▸ **What the task requires**: Render the entries starting with the line with "In the picture, does" and going on through the line with "14281 millimetres" as a two-column CSV with the headers text and answer, one row per entry. Put each value in a single quoted field, replacing any line breaks with spaces.

▸ **Excerpted records**:
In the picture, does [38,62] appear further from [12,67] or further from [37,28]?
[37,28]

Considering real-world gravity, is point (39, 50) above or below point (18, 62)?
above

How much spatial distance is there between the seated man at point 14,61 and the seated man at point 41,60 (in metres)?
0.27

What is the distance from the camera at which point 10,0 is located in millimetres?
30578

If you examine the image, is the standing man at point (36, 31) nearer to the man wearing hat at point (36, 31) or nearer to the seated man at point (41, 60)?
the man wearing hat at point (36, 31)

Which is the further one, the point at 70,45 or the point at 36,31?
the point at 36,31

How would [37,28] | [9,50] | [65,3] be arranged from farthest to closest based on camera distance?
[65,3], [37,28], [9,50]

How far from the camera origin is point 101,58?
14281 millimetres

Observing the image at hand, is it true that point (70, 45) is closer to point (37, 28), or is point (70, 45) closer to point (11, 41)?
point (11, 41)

* * *

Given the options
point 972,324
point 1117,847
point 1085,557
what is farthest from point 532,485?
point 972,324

--

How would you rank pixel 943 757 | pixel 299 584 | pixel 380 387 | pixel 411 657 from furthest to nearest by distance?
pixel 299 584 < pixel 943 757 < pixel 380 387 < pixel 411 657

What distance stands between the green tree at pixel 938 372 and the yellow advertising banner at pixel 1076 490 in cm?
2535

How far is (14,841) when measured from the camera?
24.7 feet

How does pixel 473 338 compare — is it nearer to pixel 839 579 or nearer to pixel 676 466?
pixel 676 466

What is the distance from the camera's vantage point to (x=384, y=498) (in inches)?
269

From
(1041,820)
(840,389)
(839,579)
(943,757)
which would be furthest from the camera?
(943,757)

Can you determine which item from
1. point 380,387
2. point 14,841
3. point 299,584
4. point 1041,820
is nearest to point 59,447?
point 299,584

▸ **Answer below**:
text,answer
"In the picture, does [38,62] appear further from [12,67] or further from [37,28]?","[37,28]"
"Considering real-world gravity, is point (39, 50) above or below point (18, 62)?","above"
"How much spatial distance is there between the seated man at point 14,61 and the seated man at point 41,60 (in metres)?","0.27"
"What is the distance from the camera at which point 10,0 is located in millimetres?","30578"
"If you examine the image, is the standing man at point (36, 31) nearer to the man wearing hat at point (36, 31) or nearer to the seated man at point (41, 60)?","the man wearing hat at point (36, 31)"
"Which is the further one, the point at 70,45 or the point at 36,31?","the point at 36,31"
"How would [37,28] | [9,50] | [65,3] be arranged from farthest to closest based on camera distance?","[65,3], [37,28], [9,50]"
"How far from the camera origin is point 101,58?","14281 millimetres"